→ Text provided
[Start of section]

Can bacteriophages in wastewater treatment plants do more?

Biological Processes for Wastewater Treatment and the Role of Bacteriophages

Biological processes are the foundation of municipal wastewater treatment, as they involve the decomposition of pollutants. These processes rely on the use of concentrated biomass from various microorganisms, known as activated sludge. Wastewater treatment plants serve as connections between environmental bacteria, the wastewater microbiome (including the human microbiome), and opportunistic pathogens. The main focus of treatment processes is the removal of sludge, suspended solids, phosphorus, and nitrogen compounds. However, the traditional method of using activated sludge is not effective in dealing with persistent industrial contaminants, pharmaceutical compounds, or antibiotic-resistant microorganisms [1, 2]. This article explores the potential solution of using bacteriophages in wastewater treatment to address these challenges.

Why Modification of Modern Wastewater Treatment Processes is Necessary

Modern wastewater treatment processes need to be modified on a micro scale due to the variable conditions that microbe-based processes for removing phosphorus and nitrogen compounds are exposed to. For example, the process of nitrification, which involves the conversion of ammonium nitrogen to nitrate by microorganisms, requires a constant level of nutrients in the wastewater entering the treatment plant. However, the nutrient composition can change depending on the season or time of day. Additionally, bacterial biomass grows slowly, and losses due to leaching or heavy rainfall can disrupt the transformation processes of nitrogen compounds. This leads to a decrease in pollutant removal efficiency and an accumulation of toxic chemical compounds that are harmful to the microorganisms themselves [2].

Furthermore, recent studies have shown that wastewater treatment plants are hotspots for the migration of antibiotic-resistant microorganisms into the environment and the transfer of antibiotic resistance genes between microbes [3]. The current treatment processes are not designed to effectively reduce the abundance of antibiotic resistance genes, and the methods used may only have an indirect impact. The high density of various microorganisms, surfactants, and disinfectants in treatment plants promotes the selection and horizontal transfer of genes. Additionally, microbes in treatment plants are exposed to stress from microplastics and heavy metals. As a result, new resistant pathogens are evolving and differ from the genotypes already present in the environment [3, 4].

The Potential Role of Bacteriophages in Wastewater Treatment

Bacteriophages offer potential solutions to some of the challenges mentioned above. Studies have shown that bacteriophages can be used to optimize wastewater treatment and methane digestion processes. Treatment plants are particularly interesting environments for studying bacteriophages due to their constant and large influx of microorganisms, including phages [5].

[End of section]

→ Provided information
[Start of section]

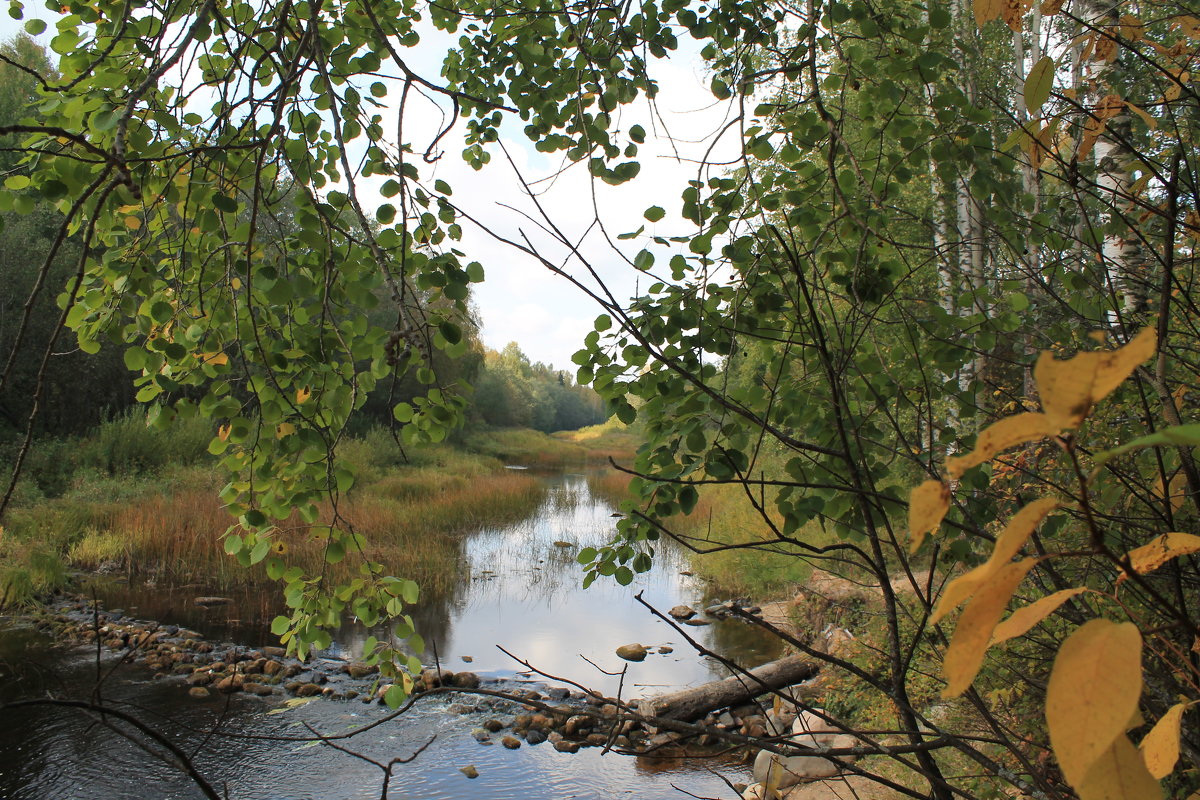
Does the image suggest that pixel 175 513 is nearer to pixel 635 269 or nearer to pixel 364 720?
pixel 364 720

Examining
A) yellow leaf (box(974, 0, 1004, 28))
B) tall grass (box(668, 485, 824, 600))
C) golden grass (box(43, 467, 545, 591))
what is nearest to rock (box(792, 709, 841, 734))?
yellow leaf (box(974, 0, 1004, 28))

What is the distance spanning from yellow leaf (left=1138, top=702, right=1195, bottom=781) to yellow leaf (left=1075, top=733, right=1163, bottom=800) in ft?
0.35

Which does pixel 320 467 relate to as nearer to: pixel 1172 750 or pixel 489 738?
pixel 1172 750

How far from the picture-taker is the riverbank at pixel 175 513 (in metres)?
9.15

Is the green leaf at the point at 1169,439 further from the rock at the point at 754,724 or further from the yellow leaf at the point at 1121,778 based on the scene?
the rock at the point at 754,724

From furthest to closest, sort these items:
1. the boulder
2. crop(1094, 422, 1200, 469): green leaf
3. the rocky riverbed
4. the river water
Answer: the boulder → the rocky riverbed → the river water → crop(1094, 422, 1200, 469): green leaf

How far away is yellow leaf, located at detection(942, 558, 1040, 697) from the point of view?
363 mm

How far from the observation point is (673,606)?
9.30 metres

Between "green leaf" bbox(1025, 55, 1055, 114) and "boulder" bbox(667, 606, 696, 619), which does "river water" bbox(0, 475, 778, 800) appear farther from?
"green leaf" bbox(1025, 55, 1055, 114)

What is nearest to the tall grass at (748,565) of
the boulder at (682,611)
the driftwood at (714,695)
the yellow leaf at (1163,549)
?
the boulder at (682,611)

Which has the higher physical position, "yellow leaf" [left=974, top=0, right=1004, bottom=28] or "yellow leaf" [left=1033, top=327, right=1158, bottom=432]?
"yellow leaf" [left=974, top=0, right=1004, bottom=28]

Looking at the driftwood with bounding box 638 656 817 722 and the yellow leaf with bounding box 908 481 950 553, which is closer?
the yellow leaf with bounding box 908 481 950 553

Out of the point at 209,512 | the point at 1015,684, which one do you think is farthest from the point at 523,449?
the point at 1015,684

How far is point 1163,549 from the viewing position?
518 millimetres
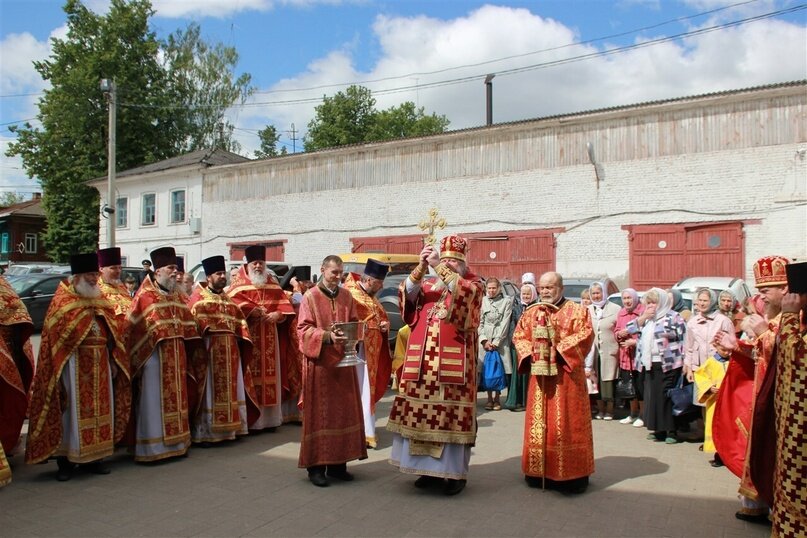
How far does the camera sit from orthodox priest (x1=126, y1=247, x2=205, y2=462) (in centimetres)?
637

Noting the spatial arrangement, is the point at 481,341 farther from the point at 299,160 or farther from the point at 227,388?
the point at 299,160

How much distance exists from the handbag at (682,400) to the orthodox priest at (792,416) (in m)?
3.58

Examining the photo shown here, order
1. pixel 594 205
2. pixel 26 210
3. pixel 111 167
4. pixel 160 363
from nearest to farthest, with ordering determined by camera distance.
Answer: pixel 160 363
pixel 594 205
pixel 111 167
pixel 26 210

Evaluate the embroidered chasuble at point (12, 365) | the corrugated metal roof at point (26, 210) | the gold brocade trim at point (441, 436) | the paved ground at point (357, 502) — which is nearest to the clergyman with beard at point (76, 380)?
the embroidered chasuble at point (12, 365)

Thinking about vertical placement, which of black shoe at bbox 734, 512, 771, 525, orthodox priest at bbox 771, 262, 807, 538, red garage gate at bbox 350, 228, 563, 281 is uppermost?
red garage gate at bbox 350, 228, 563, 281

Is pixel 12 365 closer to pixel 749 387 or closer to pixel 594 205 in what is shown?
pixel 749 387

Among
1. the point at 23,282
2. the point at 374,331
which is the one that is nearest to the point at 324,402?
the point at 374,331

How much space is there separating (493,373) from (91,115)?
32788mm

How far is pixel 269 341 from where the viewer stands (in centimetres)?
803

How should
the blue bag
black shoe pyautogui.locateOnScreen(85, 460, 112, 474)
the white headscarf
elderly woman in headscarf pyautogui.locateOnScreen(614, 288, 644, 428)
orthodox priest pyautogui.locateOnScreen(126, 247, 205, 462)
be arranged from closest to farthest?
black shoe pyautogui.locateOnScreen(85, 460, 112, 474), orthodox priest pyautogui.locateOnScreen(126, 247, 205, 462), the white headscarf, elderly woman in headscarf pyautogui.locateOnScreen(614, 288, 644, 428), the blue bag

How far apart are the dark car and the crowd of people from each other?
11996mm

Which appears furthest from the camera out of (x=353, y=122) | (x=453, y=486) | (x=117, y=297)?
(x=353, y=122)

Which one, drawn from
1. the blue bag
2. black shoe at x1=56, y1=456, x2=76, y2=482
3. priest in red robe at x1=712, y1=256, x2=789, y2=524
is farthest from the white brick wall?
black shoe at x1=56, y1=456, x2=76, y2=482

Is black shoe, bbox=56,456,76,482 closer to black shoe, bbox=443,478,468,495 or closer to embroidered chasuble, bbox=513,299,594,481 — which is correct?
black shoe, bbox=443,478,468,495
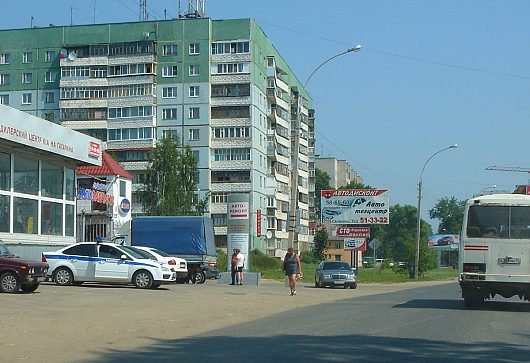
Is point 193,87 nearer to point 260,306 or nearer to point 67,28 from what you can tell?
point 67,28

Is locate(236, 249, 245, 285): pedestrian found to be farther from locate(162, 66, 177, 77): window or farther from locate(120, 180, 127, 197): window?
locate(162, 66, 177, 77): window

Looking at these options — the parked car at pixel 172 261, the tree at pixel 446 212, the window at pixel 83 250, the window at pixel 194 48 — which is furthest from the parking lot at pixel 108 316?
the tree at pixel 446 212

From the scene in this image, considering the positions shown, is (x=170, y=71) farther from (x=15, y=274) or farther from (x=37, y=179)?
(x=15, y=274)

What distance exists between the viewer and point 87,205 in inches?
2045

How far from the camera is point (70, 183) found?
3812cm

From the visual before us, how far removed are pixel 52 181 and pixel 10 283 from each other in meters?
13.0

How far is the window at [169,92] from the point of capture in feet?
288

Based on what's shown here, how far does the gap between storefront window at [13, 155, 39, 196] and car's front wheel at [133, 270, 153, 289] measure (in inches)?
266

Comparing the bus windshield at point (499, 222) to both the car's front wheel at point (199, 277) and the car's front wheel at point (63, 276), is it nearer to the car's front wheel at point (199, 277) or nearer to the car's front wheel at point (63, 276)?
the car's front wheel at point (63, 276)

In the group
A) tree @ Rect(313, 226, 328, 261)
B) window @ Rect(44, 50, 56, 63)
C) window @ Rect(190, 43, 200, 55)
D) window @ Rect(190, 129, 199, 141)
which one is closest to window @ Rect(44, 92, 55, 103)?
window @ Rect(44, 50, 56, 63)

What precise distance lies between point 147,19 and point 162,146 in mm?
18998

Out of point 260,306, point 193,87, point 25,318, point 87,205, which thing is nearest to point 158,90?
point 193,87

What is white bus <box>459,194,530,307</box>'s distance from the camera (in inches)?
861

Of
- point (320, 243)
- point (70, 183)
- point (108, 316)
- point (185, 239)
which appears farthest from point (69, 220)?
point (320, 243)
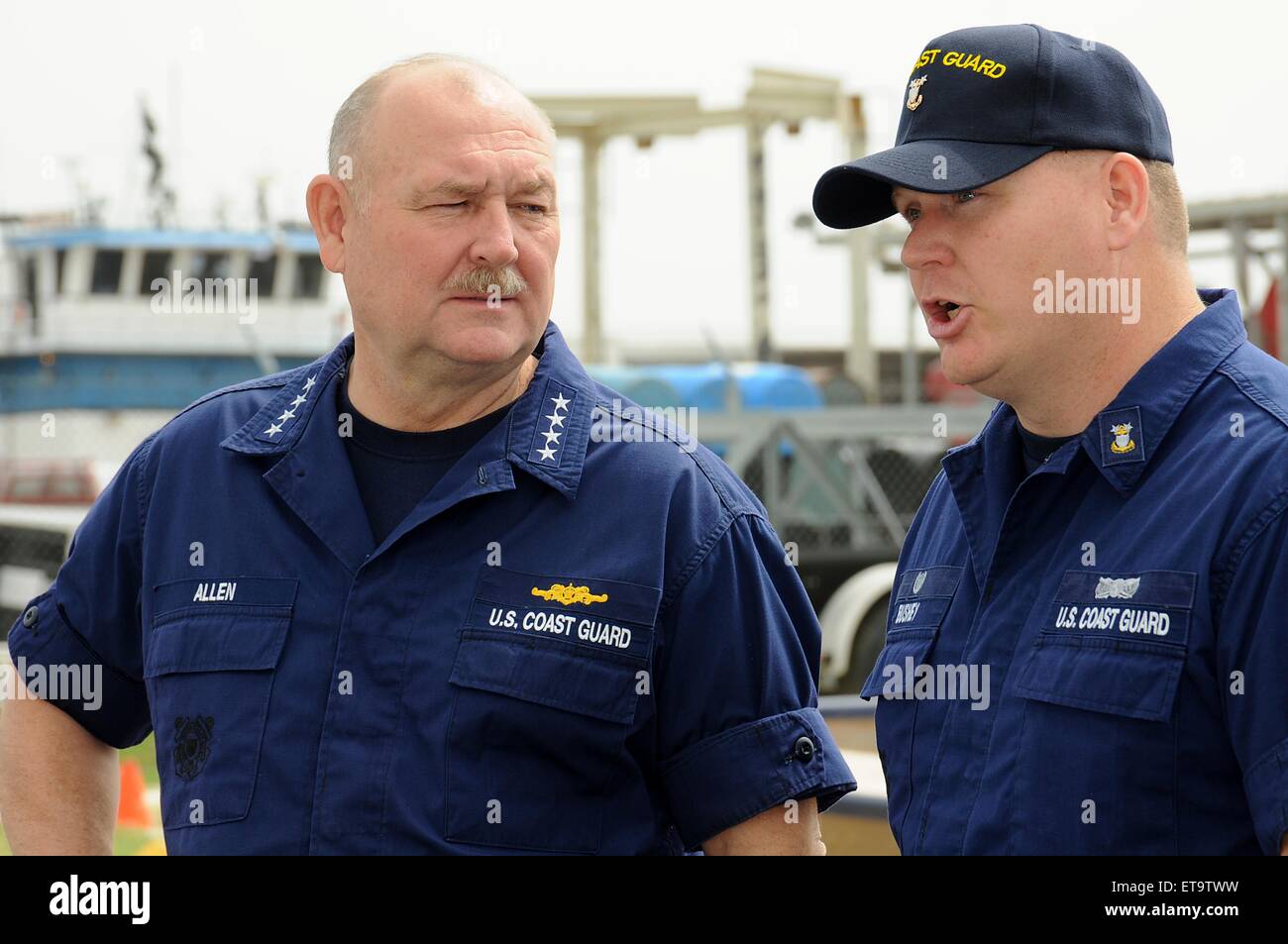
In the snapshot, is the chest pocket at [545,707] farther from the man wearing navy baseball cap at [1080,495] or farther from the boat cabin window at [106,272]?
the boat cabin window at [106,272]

[End of section]

→ Work order
Reproduce the bacteriophage text from "Furthermore, recent studies" up to and including "environment [3, 4].", swapping "horizontal transfer" for "lateral transfer". The rows aren't needed for this.

→ Output below
Furthermore, recent studies have shown that wastewater treatment plants are hotspots for the migration of antibiotic-resistant microorganisms into the environment and the transfer of antibiotic resistance genes between microbes [3]. The current treatment processes are not designed to effectively reduce the abundance of antibiotic resistance genes, and the methods used may only have an indirect impact. The high density of various microorganisms, surfactants, and disinfectants in treatment plants promotes the selection and lateral transfer of genes. Additionally, microbes in treatment plants are exposed to stress from microplastics and heavy metals. As a result, new resistant pathogens are evolving and differ from the genotypes already present in the environment [3, 4].